There will also be a different style for completing projects in an effort to cut costs.

“You’re going to see us do a lot more design-build,” Steinman said. “Previously, we would design a project, we would put it out for a bidding and build it. In design-build, it’s all simultaneous. We hire a contractor and a consultant at the same time and pieces are being built as the design goes along.”

New technology is also part of FDOT’s long-term vision.

As an example, FDOT and the Center For Urban Transportation Research at the University of South Florida, are planning an autonomous vehicle conference in Nov. 14-15 in Tampa. Autonomous vehicles, or driverless cars, use such techniques as radar en.wi­kiped­ia.or­g/wik­i/Rad­ar, lidar en.wi­kiped­ia.or­g/wik­i/Lid­ar, GPS en.wi­kiped­ia.or­g/wik­i/GPS, and computer vision en.wi­kiped­ia.or­g/wik­i/Com­puter­_visi­on to reach a destination. Florida is among three states that have passed legislation allowing autonomous cars.

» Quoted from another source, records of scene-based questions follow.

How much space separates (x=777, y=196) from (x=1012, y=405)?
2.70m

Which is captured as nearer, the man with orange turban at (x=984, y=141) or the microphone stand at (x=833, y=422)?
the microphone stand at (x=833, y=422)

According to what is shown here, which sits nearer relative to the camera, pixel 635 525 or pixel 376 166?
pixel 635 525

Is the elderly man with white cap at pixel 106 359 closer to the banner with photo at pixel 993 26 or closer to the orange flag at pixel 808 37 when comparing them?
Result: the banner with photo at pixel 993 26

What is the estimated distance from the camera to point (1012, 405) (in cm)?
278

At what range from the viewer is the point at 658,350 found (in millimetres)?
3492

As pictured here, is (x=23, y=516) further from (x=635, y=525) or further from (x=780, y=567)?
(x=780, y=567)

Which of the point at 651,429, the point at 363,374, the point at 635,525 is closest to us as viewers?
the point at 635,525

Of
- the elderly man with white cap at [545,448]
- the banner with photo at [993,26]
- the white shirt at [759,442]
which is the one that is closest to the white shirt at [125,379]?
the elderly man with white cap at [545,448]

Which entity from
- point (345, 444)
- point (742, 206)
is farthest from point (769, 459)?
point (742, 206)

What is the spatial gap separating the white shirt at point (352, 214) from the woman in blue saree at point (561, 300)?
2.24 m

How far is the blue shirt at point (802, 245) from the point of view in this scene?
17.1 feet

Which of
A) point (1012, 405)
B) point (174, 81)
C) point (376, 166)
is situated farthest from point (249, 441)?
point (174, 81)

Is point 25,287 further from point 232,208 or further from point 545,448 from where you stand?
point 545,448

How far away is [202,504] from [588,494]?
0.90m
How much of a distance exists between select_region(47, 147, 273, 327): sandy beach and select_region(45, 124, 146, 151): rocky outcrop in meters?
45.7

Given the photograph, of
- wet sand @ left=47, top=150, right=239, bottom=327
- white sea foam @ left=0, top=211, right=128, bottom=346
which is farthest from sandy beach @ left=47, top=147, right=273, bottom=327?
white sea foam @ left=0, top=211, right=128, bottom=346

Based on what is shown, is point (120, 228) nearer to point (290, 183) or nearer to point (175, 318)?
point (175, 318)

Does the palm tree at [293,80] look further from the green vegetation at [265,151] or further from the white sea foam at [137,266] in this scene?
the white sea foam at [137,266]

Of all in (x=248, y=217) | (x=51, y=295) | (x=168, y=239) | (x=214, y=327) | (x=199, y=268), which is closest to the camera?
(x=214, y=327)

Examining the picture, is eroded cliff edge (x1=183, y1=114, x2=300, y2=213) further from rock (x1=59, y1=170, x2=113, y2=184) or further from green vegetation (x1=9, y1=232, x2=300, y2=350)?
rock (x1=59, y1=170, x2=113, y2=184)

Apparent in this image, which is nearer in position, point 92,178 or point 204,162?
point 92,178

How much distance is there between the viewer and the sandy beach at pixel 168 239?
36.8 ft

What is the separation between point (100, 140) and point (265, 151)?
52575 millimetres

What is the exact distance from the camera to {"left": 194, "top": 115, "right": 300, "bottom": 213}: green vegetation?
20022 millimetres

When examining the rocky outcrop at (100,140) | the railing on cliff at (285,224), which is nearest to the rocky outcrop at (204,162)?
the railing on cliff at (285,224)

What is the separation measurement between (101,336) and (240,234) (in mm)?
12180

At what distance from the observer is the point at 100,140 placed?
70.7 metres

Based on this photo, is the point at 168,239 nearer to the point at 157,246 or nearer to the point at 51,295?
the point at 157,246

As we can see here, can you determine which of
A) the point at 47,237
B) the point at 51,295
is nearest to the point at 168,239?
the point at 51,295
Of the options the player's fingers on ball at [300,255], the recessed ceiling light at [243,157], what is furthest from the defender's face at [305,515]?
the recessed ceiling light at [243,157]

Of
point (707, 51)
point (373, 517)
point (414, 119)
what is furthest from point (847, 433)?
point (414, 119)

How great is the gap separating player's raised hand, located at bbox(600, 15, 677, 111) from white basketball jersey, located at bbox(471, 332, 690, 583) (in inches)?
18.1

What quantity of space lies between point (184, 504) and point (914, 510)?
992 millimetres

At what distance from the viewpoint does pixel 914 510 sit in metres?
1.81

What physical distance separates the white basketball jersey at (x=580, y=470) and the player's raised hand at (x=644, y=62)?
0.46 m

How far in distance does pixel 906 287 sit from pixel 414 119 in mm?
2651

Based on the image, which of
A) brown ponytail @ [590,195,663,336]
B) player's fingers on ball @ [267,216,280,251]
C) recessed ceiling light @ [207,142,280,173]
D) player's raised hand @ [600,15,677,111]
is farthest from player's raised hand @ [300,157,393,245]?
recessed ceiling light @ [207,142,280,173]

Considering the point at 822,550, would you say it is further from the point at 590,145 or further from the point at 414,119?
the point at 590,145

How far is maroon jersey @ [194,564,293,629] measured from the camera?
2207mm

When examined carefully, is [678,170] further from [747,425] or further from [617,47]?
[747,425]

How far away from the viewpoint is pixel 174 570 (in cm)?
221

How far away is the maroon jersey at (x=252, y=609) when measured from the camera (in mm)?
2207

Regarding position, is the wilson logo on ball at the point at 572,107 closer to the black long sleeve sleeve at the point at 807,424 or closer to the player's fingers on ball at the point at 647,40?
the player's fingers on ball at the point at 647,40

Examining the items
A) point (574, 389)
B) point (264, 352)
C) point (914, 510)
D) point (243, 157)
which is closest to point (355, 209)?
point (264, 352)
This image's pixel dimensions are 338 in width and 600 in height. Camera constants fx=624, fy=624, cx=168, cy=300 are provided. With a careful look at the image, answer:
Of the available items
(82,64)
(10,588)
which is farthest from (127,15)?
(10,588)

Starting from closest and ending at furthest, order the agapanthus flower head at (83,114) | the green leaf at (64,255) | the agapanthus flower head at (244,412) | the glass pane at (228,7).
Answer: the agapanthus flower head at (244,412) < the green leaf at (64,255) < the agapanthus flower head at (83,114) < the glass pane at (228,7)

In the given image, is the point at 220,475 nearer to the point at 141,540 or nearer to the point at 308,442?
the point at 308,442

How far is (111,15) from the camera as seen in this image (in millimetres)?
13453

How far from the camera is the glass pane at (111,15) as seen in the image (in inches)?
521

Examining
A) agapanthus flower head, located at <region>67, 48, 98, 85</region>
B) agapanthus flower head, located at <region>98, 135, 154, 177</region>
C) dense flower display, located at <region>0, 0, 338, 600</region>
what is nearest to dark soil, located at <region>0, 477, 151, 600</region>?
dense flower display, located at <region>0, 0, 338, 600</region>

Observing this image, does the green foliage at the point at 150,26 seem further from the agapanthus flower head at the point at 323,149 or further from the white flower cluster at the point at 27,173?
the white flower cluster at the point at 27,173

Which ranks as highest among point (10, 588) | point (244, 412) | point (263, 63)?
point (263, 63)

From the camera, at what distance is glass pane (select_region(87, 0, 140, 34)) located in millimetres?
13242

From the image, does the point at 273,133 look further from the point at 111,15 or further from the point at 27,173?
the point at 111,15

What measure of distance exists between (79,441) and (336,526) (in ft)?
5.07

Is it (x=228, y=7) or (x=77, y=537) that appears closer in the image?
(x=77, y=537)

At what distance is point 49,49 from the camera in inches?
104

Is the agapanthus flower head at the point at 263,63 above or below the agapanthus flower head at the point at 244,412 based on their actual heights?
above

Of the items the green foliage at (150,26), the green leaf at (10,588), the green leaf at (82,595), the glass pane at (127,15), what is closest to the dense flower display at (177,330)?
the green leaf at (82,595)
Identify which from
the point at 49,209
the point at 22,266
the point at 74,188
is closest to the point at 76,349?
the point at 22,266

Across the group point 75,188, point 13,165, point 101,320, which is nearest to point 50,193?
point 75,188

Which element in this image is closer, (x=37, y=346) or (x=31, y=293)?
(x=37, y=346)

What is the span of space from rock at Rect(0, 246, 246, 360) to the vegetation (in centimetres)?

Steinman said an example of how FDOT could come into play with autonomous vehicles would be plans for the proposed new eastbound Howard Frankland Bridge.

“How will autonomous vehicles play into that? What do we have to do to prepare this type of infrastructure or on Gulf Boulevard?” said Steinman. “It’s a completely different mindset and a completely different way of looking at transportation.”

He said the conference would address, among other topics, the technology from state statute and insurance points of view.